(Dataset excerpts)
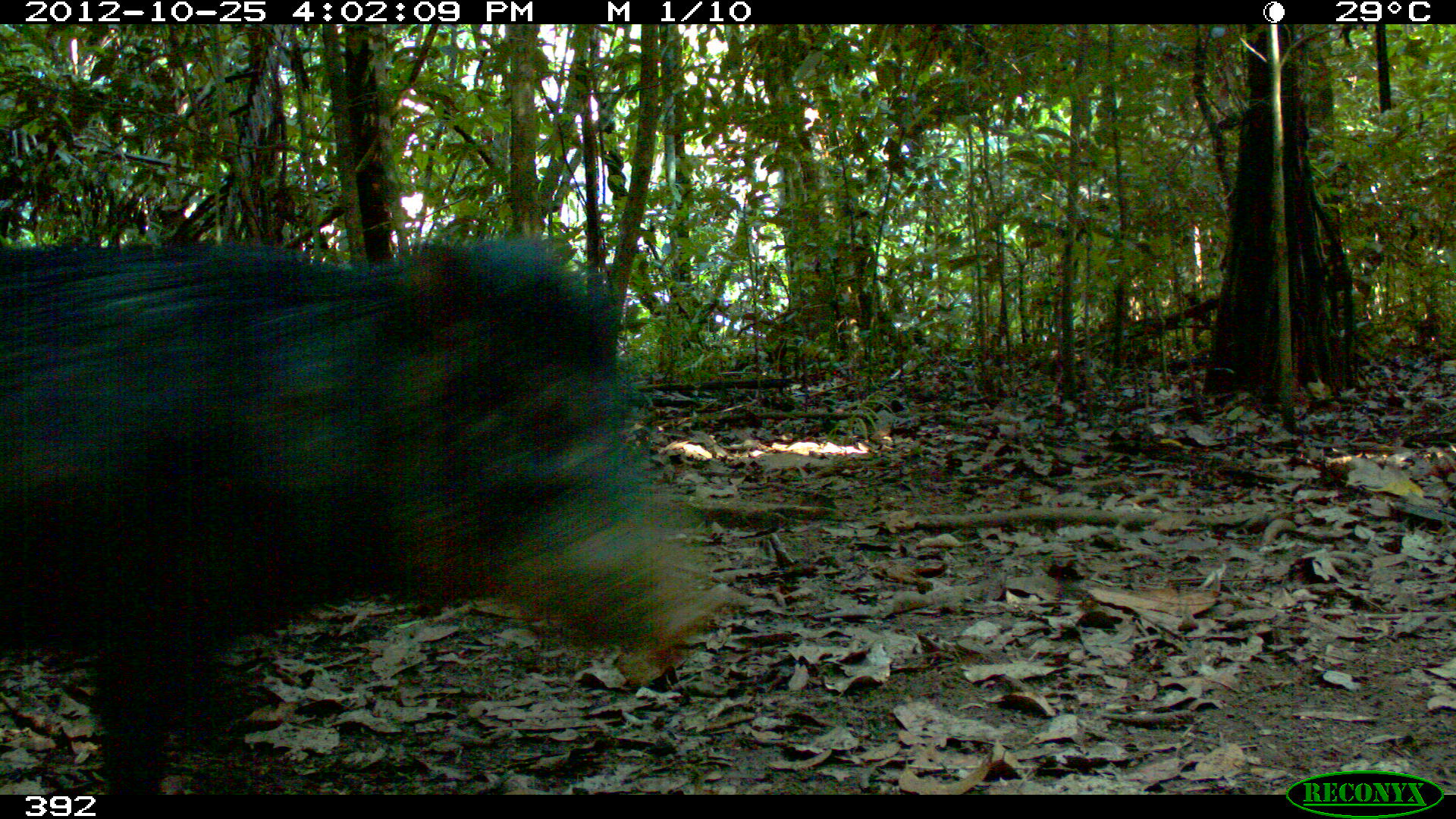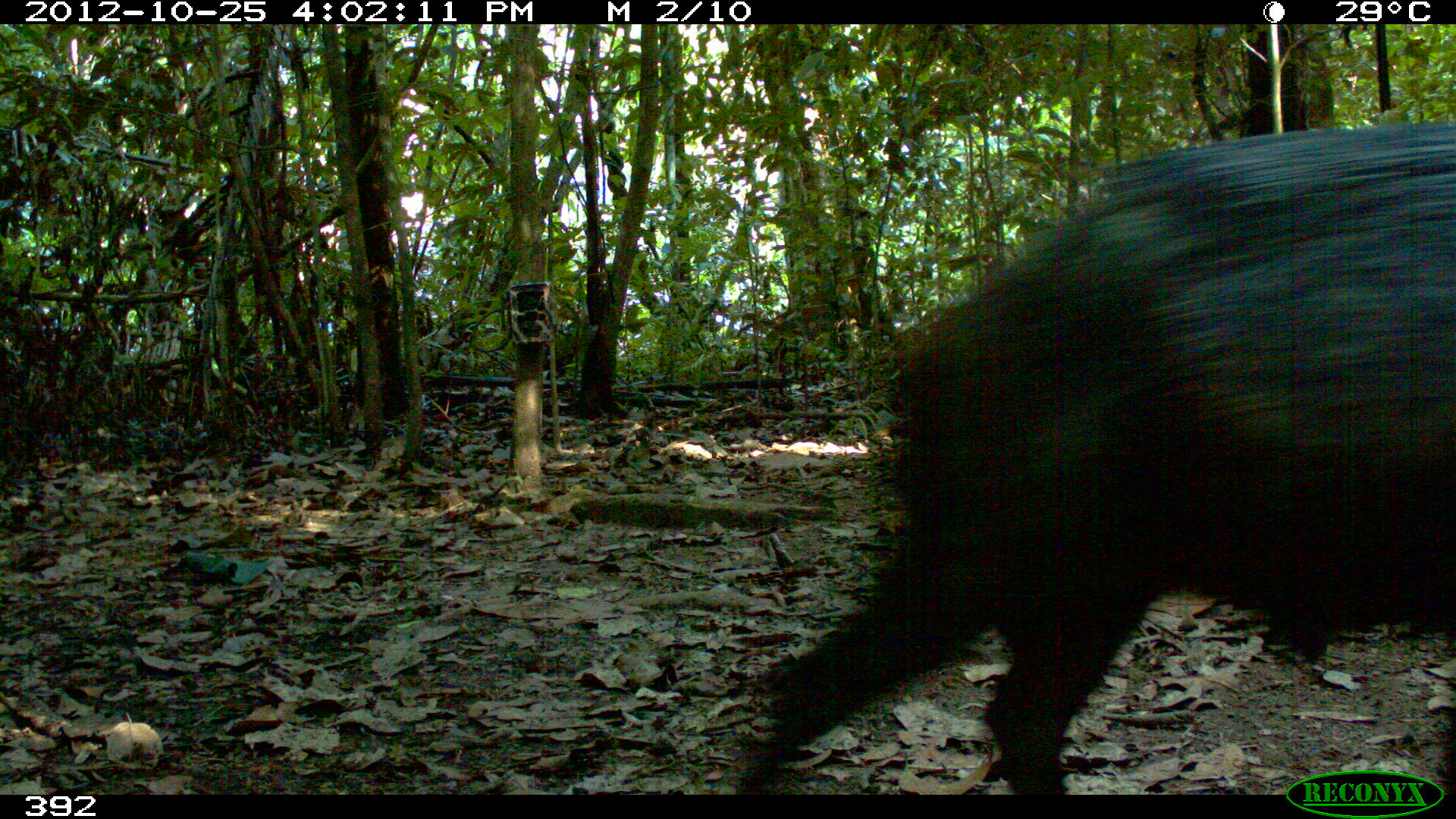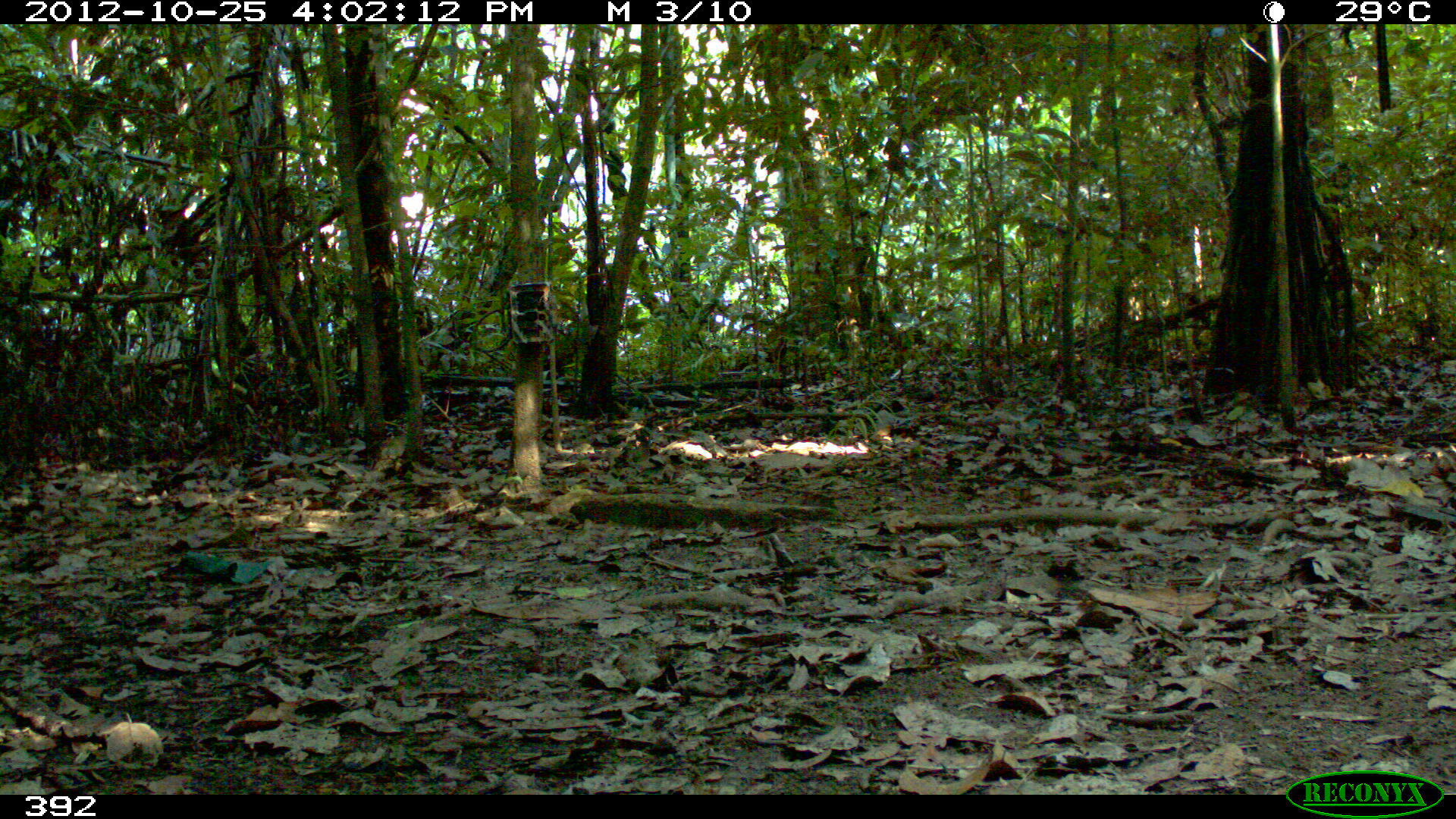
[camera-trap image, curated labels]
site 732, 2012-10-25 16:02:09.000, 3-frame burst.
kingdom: Animalia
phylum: Chordata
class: Mammalia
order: Artiodactyla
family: Tayassuidae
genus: Tayassu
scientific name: Tayassu pecari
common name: white-lipped peccary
Tayassu pecari (white-lipped peccary).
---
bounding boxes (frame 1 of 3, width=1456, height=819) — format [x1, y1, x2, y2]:
tayassu pecari: [0, 235, 731, 792]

REQUIRED WORK
Exactly as they appear above, write out the line containing "order: Artiodactyla" and each line that comes after it in the records.

RESULT FOR THIS TASK
order: Artiodactyla
family: Tayassuidae
genus: Tayassu
scientific name: Tayassu pecari
common name: white-lipped peccary
Tayassu pecari (white-lipped peccary).
---
bounding boxes (frame 1 of 3, width=1456, height=819) — format [x1, y1, x2, y2]:
tayassu pecari: [0, 235, 731, 792]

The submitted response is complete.